I spent a good portion of 2007 and 2008 going through my father’s copious notes on the Darden family history and genealogy, and I found myself organizing his notes and putting them together. My parents had both passed away in the 1990s, and while I had never been particularly interested in my family tree back when my father tried to get me involved, as time passed I developed a yearning to feel close to my father again. My father had always dreamed of writing a book about the Darden family history and genealogy, and I decided to do it for him. That was my motivation to pursue his passion and discover my roots through researching our family history and family tree.
As I worked with my father’s notes on our family history and family tree, I began to also work on my mother’s family history and genealogy. I came up with a family tree for my mother quickly just Googling some family names, but then I found another family tree for the same names… and it wasn’t the same tree! I was shocked! That just shows what an inexperienced genealogy researcher I was. So I also Googled some of my father’s family names, and discovered the same problem: other people had different Darden family trees with some of the same names, and some completely different names. This caused me to begin to research my family tree and family history in earnest. I had learned my first and most important lesson about researching family history – never believe what you find online unless you can back it up with other documentation.
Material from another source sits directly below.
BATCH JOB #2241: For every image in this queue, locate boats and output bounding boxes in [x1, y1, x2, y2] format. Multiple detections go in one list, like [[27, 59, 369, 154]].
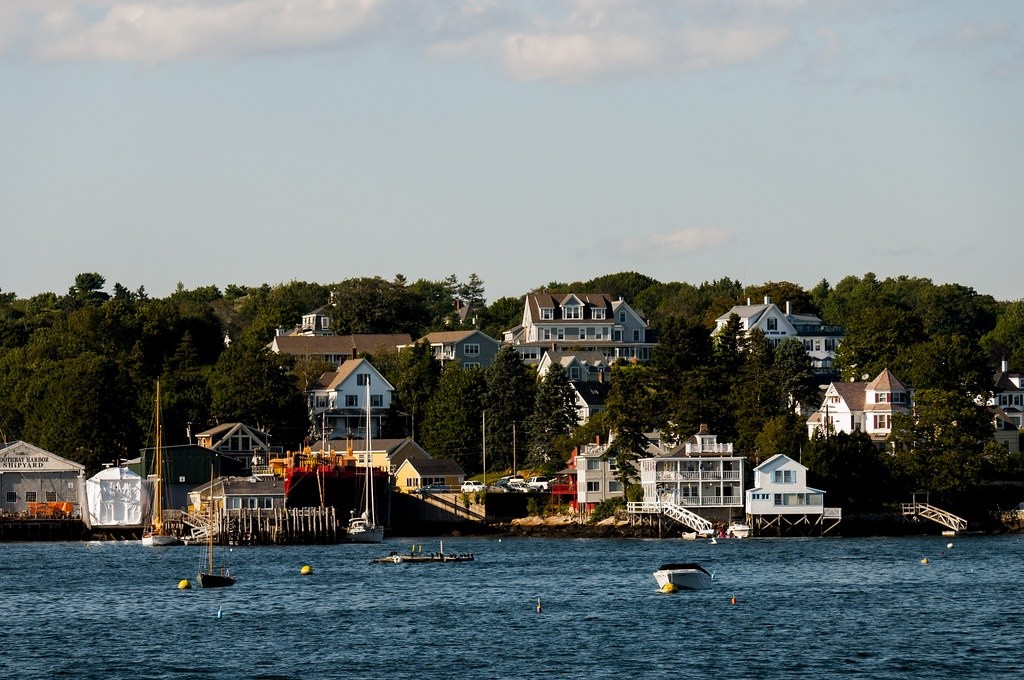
[[725, 524, 752, 540], [370, 554, 475, 564], [683, 531, 707, 539], [652, 562, 716, 592]]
My 96-year-old aunt was still alive at the time, as was my father’s 92-year-old cousin, so I began to ask them questions, record their memories, and copy documents and photos they had. I met distant cousins and long-lost relatives, and assorted kith and kin. In 2007, I attended the family reunion of a branch I never even knew existed! Suddenly, my extended family was much larger!
I discovered web sites like ancestry.com, genealogy.com, and other web sites devoted to discussions of genealogy. I discovered people created Yahoo Groups to discuss their family history, as well as Facebook groups, and other social networks. I also learned how to order state, city and county records.
Then I remembered my father’s vast library, boxed up after his death. I poured through genealogy books and family records, old family diaries and journals. I found photos of relatives from the turn of the century, and letters and postcards from the same period. My father had always said we were kin to President James K. Polk and Sir Francis Drake. I discovered the proof of our kinship to President James K. Polk is clear while our kinship to Sir Francis Drake remains in question. However, while researching our possible connection to Sir Francis Drake, I discovered the long-hunter Drakes are definitely my ancestors. Those long-hunter Drakes helped establish Nashville and Davidson county. Researching became addictive at this point!
I talked to relatives, went through photo albums, wrote letters, and always returned to my father’s notes as the basis of my own family history and genealogy thesis. My father had spent a good 60 years researching his family tree, starting when his own mother got him interested when he was a young boy. I found notes his mother made at the turn of the century, and a family tree he and his father had been working on before his father passed away in 1955.
One of the high points was finally tracking down a photo and some records for my mother’s favorite brother, Billy Ransom, who had an epileptic seizure when he was young and drowned in a shallow creek on the family farm in 1942. For some reason, there were no photos left of Billy, nor did anyone remember when he died. Sadly his memory died with my mother until I tracked down the alumni association of the school he attended – long closed – and was able to get his photo and a few records and piece a little of his story together.
Researching my family tree and spending so many hours immersed in my father’s records made me feel very close to him in a tangible way, and I also learned much about my grandparents and their predecessors on both sides of the family. When I was done, I had a book of over 200 pages of anecdotes, documents and photographs which I was able to share with other family members in 2007. Now I am completely rewriting it: updating it, editing it, reformatting the family trees, and adding more records, hoping to have it ready for publication in another year or two. Right now the working title is: The Ransoms of Ransom Place and the Dardens of Tick Hill, — a History of the Ransom and Darden Families of Una, Tennessee.
Researching my family tree was one of the most rewarding things I have spent time doing recently. I would encourage anyone reading this to talk to your parents, grandparents, aunts and uncles while you still have them, make notes, and record names on the back of family photos. Some day those records will be treasures of immense value to someone in your family who discovers the joy of researching their family history and genealogy.